# Written task
Leave out the pictures and print precisely the lines from the line with "List these in" to the final line of the entries, both ends included.

# Input records
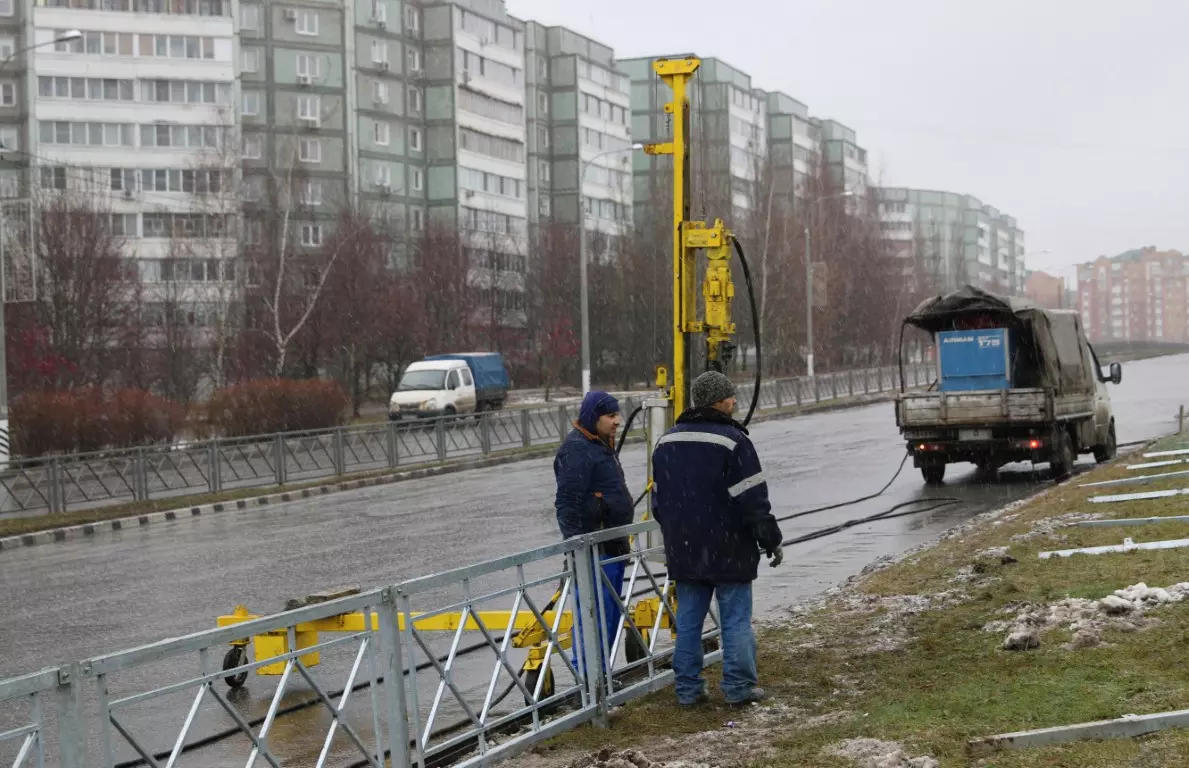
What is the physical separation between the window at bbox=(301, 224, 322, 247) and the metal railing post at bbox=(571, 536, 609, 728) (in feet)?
214

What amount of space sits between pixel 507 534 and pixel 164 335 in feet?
132

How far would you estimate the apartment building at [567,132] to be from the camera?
9606cm

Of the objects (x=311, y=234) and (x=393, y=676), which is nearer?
(x=393, y=676)

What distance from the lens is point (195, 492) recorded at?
25.9 metres

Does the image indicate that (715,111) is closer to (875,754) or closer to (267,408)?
(267,408)

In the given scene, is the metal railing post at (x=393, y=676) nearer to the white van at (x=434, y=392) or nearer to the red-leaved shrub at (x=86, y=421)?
the red-leaved shrub at (x=86, y=421)

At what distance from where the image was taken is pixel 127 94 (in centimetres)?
7162

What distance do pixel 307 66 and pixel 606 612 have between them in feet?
240

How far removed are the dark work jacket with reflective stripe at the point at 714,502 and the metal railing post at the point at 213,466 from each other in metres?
20.0

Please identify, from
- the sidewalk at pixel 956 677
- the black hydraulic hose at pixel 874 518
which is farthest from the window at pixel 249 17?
the sidewalk at pixel 956 677

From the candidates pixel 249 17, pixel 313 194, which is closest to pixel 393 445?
pixel 313 194

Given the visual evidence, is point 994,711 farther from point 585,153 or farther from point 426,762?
point 585,153

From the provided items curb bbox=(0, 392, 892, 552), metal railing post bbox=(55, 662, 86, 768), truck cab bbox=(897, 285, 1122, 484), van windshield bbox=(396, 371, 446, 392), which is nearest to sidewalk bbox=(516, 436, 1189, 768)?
metal railing post bbox=(55, 662, 86, 768)

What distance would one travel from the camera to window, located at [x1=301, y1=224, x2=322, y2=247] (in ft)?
234
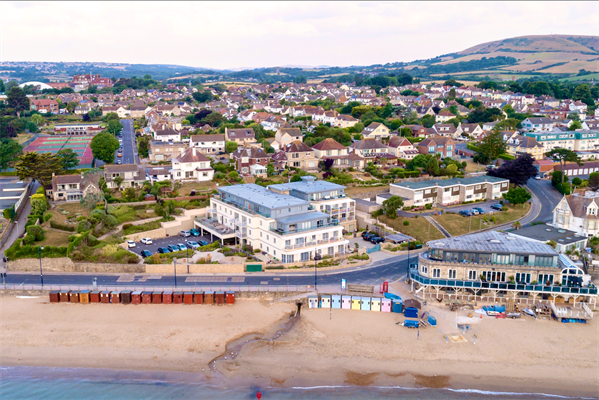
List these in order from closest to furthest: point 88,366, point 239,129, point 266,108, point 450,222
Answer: point 88,366
point 450,222
point 239,129
point 266,108

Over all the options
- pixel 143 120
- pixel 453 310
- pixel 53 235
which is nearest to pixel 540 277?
pixel 453 310

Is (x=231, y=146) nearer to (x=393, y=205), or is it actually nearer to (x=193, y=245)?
(x=393, y=205)

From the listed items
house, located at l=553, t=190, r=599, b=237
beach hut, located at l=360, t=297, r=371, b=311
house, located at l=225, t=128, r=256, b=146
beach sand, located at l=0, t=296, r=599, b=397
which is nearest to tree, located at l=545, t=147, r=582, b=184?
house, located at l=553, t=190, r=599, b=237

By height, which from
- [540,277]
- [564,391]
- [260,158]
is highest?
[260,158]

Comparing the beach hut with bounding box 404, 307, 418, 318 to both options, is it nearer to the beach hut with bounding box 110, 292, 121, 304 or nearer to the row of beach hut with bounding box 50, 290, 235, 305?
the row of beach hut with bounding box 50, 290, 235, 305

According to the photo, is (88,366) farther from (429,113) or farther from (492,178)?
(429,113)

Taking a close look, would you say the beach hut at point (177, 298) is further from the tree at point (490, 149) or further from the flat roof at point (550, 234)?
the tree at point (490, 149)

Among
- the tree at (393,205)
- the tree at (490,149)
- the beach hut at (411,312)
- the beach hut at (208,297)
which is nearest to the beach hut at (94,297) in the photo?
the beach hut at (208,297)
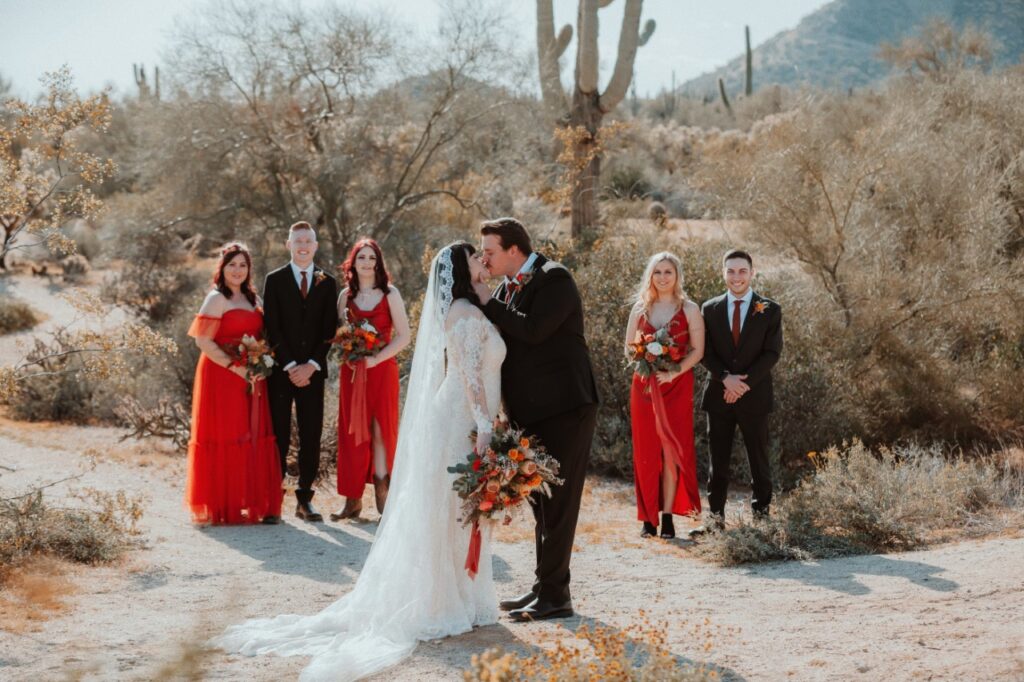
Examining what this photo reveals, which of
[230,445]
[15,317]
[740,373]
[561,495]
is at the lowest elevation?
[561,495]

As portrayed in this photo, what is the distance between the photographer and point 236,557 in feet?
24.9

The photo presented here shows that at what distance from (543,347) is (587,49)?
12071mm

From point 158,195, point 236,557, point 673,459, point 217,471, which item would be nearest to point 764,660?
point 673,459

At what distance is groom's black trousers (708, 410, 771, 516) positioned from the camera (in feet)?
Answer: 26.2

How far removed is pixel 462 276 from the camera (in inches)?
223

# Result
List these in order from closest to furthest: point 88,366, point 239,129, point 266,108, point 450,222
Answer: point 88,366
point 450,222
point 239,129
point 266,108

Over all the options
- pixel 143 120
- pixel 453 310
- pixel 53 235
which is nearest to pixel 540 277?
pixel 453 310

Is (x=231, y=146) nearer to (x=393, y=205), or is it actually nearer to (x=193, y=245)?
(x=393, y=205)

From the listed items
house, located at l=553, t=190, r=599, b=237
beach hut, located at l=360, t=297, r=371, b=311
house, located at l=225, t=128, r=256, b=146
beach sand, located at l=0, t=296, r=599, b=397
which is nearest to tree, located at l=545, t=147, r=582, b=184?
house, located at l=553, t=190, r=599, b=237

By height, which from
- [540,277]
- [564,391]
- [260,158]
is highest?
[260,158]

Comparing the beach hut with bounding box 404, 307, 418, 318 to both options, is it nearer to the beach hut with bounding box 110, 292, 121, 304 or nearer to the row of beach hut with bounding box 50, 290, 235, 305?
the row of beach hut with bounding box 50, 290, 235, 305

According to the photo, is (88,366) farther from (429,113) or farther from (492,178)?
(429,113)

Taking a close look, would you say the beach hut at point (177, 298) is further from the tree at point (490, 149) or further from the flat roof at point (550, 234)?
the tree at point (490, 149)

Among
- the tree at (393,205)
- the tree at (490,149)
- the beach hut at (411,312)
- the beach hut at (208,297)
which is nearest to the beach hut at (94,297) in the photo?
the beach hut at (208,297)
Examining what this photo reveals, which of
[230,445]
[15,317]
[740,373]
[561,495]
is at the lowest elevation?
[561,495]

As portrayed in this photo, what is the distance between the photographer and point 236,557 in feet?
24.9

The photo presented here shows that at what distance from (543,347) is (587,49)?
12071mm

From point 158,195, point 236,557, point 673,459, point 217,471, which item would be nearest to point 764,660?
point 673,459

At what distance is groom's black trousers (708, 410, 771, 516) positioned from the camera (in feet)?
Answer: 26.2

How far removed is pixel 462 276 from the camera (in inches)?
223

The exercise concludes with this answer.